After this week, I’m going to be traveling for three weeks. So the next post will be the week of August 14.
The problem: K-Vertex Cover. This problem is not in the appendix.
The description: Given a graph G=(V,E), and integers K and J. Does G contain a set of J or less paths, where each path contains K or less edges, and each edge in E is incident on at least one of these paths?
Example: Here is a graph:
A K-Vertex Cover where K = 0 is just a regular Vertex Cover:
With K=1, this is “Find a subset E’ of E where each edge in E shares an endpoint with something in E'”:
With K=2, we are finding paths of 2 (or less) edges where each edge in E is adjacent to something in a path (I colored each path a different color to make them easier to tell apart):
Notice that K is set as a parameter of the problem.
Reduction: The report by Storer that had the previous reduction (and which will have the next one) introduces this problem. The reduction is from Vertex Cover. I guess we could just take the initial VC instance, set K=0, and be done, but I like this construction because it shows how to make 1-VC, 2-VC, and so on NP-Complete. (In other words, if K is fixed outside of the problem, you need this reduction). Interestingly, a |V|-vertex cover is trivial (it’s asking if the graph has J or less connected components).

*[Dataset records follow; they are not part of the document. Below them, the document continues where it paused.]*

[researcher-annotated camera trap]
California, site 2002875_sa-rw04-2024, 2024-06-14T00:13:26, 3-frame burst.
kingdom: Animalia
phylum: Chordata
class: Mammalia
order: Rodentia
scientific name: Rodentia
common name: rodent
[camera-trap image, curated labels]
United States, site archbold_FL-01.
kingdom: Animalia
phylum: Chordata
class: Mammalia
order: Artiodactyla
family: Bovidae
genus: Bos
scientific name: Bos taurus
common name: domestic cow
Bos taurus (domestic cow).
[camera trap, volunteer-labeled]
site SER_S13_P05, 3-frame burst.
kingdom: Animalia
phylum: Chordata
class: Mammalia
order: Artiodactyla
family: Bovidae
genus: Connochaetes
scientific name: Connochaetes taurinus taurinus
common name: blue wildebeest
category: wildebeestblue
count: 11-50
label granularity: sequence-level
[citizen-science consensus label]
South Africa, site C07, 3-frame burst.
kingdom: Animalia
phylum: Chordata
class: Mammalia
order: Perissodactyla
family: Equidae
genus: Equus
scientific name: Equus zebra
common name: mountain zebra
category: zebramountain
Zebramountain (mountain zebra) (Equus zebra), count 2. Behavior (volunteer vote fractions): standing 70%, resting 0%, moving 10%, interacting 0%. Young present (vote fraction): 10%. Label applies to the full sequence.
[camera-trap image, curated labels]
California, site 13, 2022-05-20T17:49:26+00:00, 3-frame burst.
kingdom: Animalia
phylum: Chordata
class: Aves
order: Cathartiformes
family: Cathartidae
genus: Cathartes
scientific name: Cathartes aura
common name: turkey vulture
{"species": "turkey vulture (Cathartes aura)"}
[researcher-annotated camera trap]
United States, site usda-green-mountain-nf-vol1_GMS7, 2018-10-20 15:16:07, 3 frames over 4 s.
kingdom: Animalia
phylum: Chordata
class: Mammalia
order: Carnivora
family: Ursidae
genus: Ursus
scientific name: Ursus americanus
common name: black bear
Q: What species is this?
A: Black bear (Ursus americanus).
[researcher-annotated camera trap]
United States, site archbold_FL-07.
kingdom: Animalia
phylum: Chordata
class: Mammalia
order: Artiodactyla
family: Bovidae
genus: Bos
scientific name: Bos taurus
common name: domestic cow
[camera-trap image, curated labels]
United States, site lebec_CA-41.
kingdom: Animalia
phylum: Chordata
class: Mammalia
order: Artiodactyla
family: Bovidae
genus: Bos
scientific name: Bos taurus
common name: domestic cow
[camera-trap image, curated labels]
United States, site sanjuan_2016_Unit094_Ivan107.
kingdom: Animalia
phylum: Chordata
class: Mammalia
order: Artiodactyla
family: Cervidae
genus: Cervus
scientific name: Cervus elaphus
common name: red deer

Given our VC instance G=(V,E), with bound J (instead of K, just because K here means something different and the J for our problem will be the same J for the VC instance), build a new graph G’=(V’, E’):
V’ starts with V, and adds two new vertices for each K and each J (so 2*K*J new vertices) labeled x1,1 through xj,k and y1,1 through yj,k. Notice that since J and K should be ≤ |V| (or the answer is trivial), this only adds a polynomial number of vertices.
E’ starts with E, adds an edge from each vertex in V to all x vertices labeled xj,1, an edge from each xi,j to its corresponding yi,j, and a vertex from xi,j to the next xi,k+1
The idea is that since each x vertex needs to connect to a y vertex, we will need to include a path that goes through each x vertex in our k-cover. Since there are J paths of length K, and each vertex in v connected to all xj,1, what happens is that each of the J vertices chosen in the VC of G “chooses” a different path of x vertices. So we can cover all of the vertices in G’ with J paths if and only if we can cover all of the vertices in G with J vertices.
Difficulty: 5. This is a pretty cool reduction. I like the idea of adding K *J copies of the vertices, because while you can do that for a graph problem (since K and J need to be < |V| realistically), you can’t do that for other kinds of problems. For example, trying to create an element for each value from 1 to K in the Sum of Subsets problem won’t give you a polynomial reduction.